The atrocities committed by a certain Montbras, of Languedoc, earned him the name of "the Exterminator."

* * * * *

When the first buccaneers made their appearance in the Antilles (1520), the Windward Islands were still occupied by the Caribs. Here they formed temporary settlements, which, by degrees, grew into permanent pirates' nests. In some of these islands they found large herds of cattle, the progeny of the first few heads introduced by the early Spanish colonists, who afterward abandoned them. In 1625 a party of English and French occupied the island San Cristobal. Four years later Puerto Rico, being well garrisoned at the time, the governor, Enrique Henriquez, fitted out an expedition to dislodge them, in which he succeeded only to make them take up new quarters in Antigua.

The next year the French and English buccaneers who occupied the small island of Tortuga made a descent upon the western part of la Española, called Haiti by the natives (mountainous land), and maintained themselves there till that part of the island was ceded to France by the treaty of Ryswyk, in 1697.

Spain equipped a fleet to clear the West Indies from pirates in 1630, and placed it under the command of Don Federico de Toledo. He was met in the neighborhood of San Cristobal by a numerous fleet of small craft, which had the advantage over the unwieldy Spanish ships in that they could maneuver with greater rapidity and precision. There are no reliable details of the result of the engagement. Abbad tells us that the Spaniards were victorious, but the buccaneers continued to occupy all the islands which they had occupied before.

In 1634 they took possession of Curagao, Aruba, and Bonaíre, near the coast of Venezuela, and established themselves in 1638 in San Eustaquio, Saba, San Martin, and Santa Cruz.

In 1640 the Governor of Puerto Rico sought to expel them from the last-named island. He defeated them, killing many and taking others prisoners; but as soon as he returned to Puerto Rico the Hollanders from San Eustaquio and San Martin reoccupied Santa Cruz, and he was compelled to equip another expedition to dislodge them, in which he was completely successful. This time he left a garrison, but in the same year the French commander, Poincy, came with a strong force and compelled the garrison to capitulate. The island remained a French possession under the name of Saint Croix until it was sold to Denmark, in 1733, for $150,000. Another expedition set out from Puerto Rico in 1650, to oust the French and Hollanders from San Martin. The Spaniards destroyed a fort that had been constructed there, but as soon as they returned to this island the pirates reoccupied their nest. In 1657 an Englishman named Cook came with a sufficient force and San Martin became an English possession.

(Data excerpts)
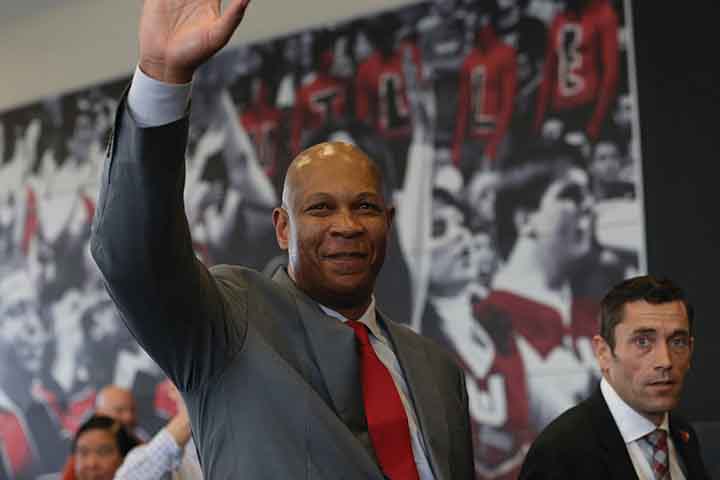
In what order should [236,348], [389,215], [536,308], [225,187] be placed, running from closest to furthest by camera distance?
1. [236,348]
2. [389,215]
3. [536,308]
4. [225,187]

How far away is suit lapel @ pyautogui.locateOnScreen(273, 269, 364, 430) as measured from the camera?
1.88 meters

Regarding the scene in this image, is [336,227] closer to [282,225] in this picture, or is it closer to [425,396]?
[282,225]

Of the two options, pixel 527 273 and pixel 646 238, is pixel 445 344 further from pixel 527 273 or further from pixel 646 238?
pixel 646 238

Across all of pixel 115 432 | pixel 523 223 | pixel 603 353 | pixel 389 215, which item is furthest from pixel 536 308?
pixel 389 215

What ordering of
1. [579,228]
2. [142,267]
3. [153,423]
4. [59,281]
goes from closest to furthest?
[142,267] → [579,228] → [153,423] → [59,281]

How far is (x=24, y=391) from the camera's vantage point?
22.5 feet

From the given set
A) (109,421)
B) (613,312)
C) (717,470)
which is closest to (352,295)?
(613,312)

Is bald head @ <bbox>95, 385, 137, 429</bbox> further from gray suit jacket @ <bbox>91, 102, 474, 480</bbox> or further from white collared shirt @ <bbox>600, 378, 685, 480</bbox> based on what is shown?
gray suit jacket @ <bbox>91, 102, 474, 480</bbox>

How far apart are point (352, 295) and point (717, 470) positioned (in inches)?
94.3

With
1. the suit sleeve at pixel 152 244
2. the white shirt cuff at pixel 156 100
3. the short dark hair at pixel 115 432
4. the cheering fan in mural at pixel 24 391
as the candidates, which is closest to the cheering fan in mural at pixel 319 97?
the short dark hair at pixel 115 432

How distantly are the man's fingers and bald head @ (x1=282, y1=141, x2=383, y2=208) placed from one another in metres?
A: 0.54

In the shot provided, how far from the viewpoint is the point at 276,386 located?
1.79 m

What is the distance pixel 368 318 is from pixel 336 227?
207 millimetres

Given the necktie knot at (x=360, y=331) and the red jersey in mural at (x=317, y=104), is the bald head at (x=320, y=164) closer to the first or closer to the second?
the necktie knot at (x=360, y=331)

§ Goal of the exercise: According to the passage on the buccaneers in the Antilles, for what sum was Saint Croix sold to Denmark in 1733?

§ Exercise solution: $150,000